Nell’ipotesi, invece, di più ordinanze cautelari emesse in procedimenti diversi per fatti diversi in relazione ai quali esiste una connessione qualificata, la retrodatazione prevista dall’art. 297, comma terzo, cod. proc. pen. opera per i fatti desumibili dagli atti prima del rinvio a giudizio nel procedimento in cui è stata emessa la prima ordinanza.
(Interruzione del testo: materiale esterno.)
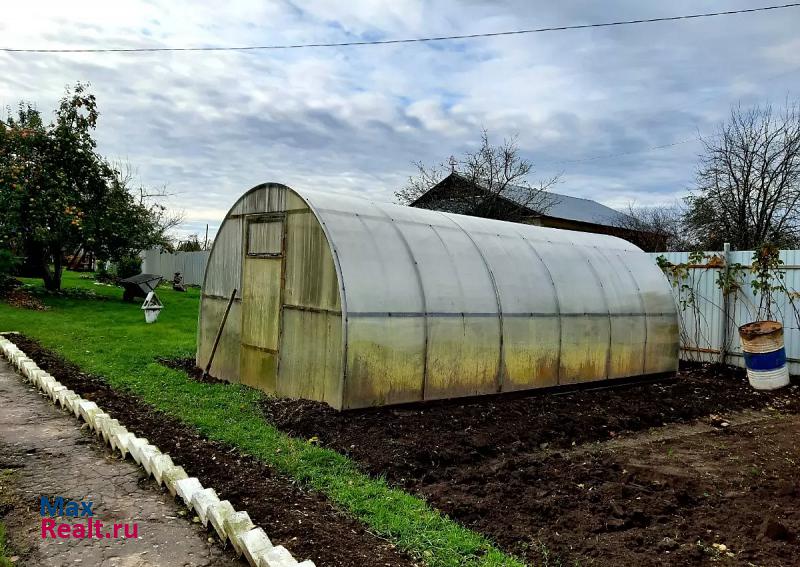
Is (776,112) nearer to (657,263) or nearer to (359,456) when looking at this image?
(657,263)

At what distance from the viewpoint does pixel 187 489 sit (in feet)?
12.2

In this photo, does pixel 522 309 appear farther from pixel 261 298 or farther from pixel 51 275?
pixel 51 275

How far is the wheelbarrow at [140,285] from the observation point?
1709cm

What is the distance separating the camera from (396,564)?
3.01 metres

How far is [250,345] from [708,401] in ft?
20.0

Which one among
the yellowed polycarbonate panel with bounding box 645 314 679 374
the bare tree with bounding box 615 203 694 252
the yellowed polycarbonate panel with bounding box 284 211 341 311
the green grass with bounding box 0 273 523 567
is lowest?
the green grass with bounding box 0 273 523 567

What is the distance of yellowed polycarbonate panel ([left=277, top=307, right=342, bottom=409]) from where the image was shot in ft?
19.1

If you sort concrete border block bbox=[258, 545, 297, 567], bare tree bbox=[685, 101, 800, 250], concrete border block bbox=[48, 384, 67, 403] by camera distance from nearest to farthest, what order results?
concrete border block bbox=[258, 545, 297, 567] < concrete border block bbox=[48, 384, 67, 403] < bare tree bbox=[685, 101, 800, 250]

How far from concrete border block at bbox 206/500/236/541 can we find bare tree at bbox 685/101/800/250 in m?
16.0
Nel caso in cui le ordinanze cautelari adottate in procedimenti diversi riguardino, invece, fatti tra i quali non sussiste la suddetta connessione e gli elementi giustificativi della seconda erano già desumibili dagli atti al momento della emissione della prima, i termini della seconda ordinanza decorrono dal giorno in cui è stata eseguita o notificata la prima, solo se i due procedimenti sono in corso davanti alla stessa autorità giudiziaria e la loro separazione può essere frutto di una scelta del pubblico ministero.
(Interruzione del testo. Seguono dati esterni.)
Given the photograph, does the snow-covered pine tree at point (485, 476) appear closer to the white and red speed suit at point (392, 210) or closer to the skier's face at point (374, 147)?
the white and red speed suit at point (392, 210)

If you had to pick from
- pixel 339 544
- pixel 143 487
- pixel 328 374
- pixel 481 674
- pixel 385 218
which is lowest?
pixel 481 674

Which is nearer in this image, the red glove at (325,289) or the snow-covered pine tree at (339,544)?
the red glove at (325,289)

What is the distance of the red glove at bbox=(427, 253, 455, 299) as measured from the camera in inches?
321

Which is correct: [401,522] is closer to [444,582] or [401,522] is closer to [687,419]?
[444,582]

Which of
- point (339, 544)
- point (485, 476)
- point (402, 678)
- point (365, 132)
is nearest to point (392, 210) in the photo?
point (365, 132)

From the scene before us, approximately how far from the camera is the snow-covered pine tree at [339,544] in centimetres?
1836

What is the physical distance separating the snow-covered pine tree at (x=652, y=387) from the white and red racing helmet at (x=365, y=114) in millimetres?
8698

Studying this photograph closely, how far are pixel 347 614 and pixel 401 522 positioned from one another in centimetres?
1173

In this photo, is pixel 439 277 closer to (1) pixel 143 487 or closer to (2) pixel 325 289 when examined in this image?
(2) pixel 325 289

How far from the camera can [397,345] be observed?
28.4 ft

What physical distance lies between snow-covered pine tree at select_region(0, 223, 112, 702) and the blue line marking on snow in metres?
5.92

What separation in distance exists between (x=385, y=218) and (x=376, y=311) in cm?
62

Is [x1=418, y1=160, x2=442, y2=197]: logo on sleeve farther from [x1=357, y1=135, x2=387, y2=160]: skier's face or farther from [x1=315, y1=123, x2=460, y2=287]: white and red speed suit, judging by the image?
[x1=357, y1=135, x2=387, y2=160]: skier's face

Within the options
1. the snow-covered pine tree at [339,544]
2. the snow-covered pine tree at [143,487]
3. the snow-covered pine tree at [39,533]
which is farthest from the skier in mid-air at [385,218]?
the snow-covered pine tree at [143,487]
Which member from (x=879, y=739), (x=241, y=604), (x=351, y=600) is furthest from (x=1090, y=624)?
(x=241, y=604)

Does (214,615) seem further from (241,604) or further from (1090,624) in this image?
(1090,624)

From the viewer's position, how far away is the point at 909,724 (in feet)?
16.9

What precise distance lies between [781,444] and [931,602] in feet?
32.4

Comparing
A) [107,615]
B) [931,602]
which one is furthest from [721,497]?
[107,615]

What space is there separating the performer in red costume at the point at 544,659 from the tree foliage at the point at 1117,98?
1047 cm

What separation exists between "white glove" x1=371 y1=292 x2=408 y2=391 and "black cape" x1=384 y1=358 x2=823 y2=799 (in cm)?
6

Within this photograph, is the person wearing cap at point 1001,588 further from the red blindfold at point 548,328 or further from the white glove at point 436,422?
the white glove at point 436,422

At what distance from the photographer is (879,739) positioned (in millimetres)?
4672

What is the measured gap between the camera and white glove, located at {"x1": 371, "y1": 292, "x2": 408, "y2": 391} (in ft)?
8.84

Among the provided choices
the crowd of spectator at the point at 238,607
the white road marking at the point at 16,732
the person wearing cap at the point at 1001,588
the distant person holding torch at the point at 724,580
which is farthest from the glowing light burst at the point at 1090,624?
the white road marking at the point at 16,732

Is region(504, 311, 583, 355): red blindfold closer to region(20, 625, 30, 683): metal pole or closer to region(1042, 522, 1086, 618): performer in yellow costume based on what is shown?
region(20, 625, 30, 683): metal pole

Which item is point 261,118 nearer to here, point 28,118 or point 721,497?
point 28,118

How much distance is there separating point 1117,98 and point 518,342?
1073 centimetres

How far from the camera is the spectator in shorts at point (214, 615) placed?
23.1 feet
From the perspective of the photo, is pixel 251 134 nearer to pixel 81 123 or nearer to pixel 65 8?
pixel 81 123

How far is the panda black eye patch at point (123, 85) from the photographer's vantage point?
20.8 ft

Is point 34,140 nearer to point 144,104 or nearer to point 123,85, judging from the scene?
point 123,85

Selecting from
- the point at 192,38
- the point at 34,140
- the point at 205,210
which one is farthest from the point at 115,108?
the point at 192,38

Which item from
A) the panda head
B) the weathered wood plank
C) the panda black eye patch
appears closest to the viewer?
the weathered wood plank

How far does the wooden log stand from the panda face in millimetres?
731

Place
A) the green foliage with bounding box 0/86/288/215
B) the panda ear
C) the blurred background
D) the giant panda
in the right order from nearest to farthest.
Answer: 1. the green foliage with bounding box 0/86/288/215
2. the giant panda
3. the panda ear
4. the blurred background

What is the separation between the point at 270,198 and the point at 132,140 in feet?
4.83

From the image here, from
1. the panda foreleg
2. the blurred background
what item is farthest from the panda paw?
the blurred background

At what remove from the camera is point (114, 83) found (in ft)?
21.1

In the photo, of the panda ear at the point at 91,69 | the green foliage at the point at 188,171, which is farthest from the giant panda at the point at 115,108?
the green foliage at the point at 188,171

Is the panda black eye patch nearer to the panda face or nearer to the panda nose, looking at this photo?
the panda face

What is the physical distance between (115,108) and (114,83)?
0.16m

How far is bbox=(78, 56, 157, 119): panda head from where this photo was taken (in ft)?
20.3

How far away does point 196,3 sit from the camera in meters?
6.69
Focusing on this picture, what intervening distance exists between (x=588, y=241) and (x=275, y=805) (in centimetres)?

Pertanto – è stato precisato – solo nel caso di misure emesse in procedimenti diversi, pendenti dinanzi alla medesima autorità giudiziaria, relativi a fatti non legati da connessione qualificata, la retrodatazione automatica non opera se i fatti cui si riferisce la seconda ordinanza, pur fondati su elementi già presenti precedentemente, siano fondati su circostanze di fatto che “non manifestano immediatamente e in modo evidente il loro significato”, quando, cioè, “la presa di coscienza e la elaborazione degli elementi probatori da parte degli organi delle indagini richiede tempi non brevi che danno ragione dell’intervallo di tempo trascorso tra l’acquisizione della fonte di prova e l’inizio del procedimento penale”.
Orbene, ad avviso del Collegio, il tribunale non ha fatto corretta applicazione dei suddetti principi.
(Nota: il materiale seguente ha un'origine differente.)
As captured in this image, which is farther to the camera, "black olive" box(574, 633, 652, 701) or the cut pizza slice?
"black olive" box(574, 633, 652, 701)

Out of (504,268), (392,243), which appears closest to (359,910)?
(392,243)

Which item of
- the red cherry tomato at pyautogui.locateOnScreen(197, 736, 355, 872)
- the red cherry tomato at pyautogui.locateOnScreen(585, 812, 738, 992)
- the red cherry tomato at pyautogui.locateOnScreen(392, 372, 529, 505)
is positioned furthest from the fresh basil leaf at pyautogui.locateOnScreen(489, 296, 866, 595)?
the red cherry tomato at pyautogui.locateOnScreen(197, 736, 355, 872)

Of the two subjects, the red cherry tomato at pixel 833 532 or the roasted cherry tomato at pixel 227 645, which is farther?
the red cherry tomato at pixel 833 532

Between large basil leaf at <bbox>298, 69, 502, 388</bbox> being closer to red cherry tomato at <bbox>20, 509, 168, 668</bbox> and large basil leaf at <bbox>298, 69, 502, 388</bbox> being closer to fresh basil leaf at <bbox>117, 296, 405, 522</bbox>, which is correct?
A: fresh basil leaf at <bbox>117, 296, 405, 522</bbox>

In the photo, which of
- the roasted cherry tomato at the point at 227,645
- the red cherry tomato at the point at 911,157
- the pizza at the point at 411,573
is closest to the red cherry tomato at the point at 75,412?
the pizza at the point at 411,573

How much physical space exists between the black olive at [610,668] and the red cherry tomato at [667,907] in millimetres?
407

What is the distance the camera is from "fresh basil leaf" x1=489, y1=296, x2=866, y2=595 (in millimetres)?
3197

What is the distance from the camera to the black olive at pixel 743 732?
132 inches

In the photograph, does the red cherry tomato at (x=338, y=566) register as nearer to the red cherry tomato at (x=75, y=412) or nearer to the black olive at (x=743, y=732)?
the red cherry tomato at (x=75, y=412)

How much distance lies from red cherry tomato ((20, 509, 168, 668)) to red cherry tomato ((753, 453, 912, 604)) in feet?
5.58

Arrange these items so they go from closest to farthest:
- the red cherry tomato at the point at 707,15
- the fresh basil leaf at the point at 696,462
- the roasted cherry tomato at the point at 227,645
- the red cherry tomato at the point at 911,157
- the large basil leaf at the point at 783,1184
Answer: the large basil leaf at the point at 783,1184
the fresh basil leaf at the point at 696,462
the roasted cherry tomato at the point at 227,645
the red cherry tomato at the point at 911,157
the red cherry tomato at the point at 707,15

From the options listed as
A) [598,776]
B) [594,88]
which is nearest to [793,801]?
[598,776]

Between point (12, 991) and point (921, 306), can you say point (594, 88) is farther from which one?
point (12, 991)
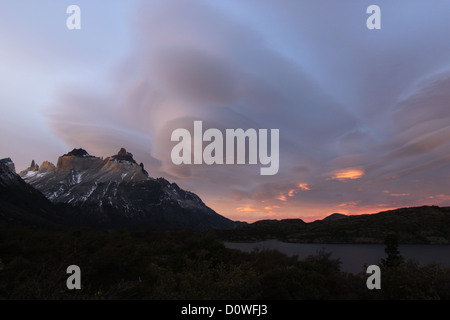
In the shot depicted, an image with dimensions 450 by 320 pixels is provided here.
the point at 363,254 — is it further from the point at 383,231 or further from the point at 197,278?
the point at 197,278

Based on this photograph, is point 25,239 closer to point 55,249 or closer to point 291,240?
point 55,249

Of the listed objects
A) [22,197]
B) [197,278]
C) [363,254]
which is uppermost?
[22,197]

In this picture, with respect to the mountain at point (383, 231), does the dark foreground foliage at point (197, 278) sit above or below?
above

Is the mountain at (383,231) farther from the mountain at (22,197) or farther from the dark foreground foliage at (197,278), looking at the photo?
the dark foreground foliage at (197,278)

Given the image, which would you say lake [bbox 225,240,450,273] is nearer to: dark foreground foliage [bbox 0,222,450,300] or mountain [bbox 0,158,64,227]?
dark foreground foliage [bbox 0,222,450,300]

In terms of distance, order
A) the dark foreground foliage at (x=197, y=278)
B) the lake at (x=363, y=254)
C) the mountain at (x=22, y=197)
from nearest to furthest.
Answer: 1. the dark foreground foliage at (x=197, y=278)
2. the lake at (x=363, y=254)
3. the mountain at (x=22, y=197)

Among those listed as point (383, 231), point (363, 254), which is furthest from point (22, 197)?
point (383, 231)

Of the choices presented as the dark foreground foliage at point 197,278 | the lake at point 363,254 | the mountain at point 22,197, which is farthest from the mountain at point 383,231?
the dark foreground foliage at point 197,278

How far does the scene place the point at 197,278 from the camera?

In primo luogo, deve rilevarsi che non è stata valutata compiutamente la dedotta unicità del procedimento nell’ambito del quale sono stati emessi di due titoli cautelari nei confronti del P. relativi a fatti ritenuti univocamente connessi tra loro. Invero, non può essere tale l’affermazione che si tratta di fatti diversi, circostanze che non esclude l’unicità del procedimento; né può ritenersi dirimente la sola, formale/distinta iscrizione al registro generale della notizia reato.
In ogni caso, ancorché si possa ritenere che le ordinanze cautelari in esame siano state emesse in due distinti procedimenti, trattandosi di fatti legati da connessione c.d. qualificata, il tribunale avrebbe dovuto verificare, attraverso la valutazione degli atti necessari, se i fatti della seconda ordinanza erano desumibili dagli atti al momento del rinvio a giudizio nel procedimento in cui è stata emessa la prima ordinanza.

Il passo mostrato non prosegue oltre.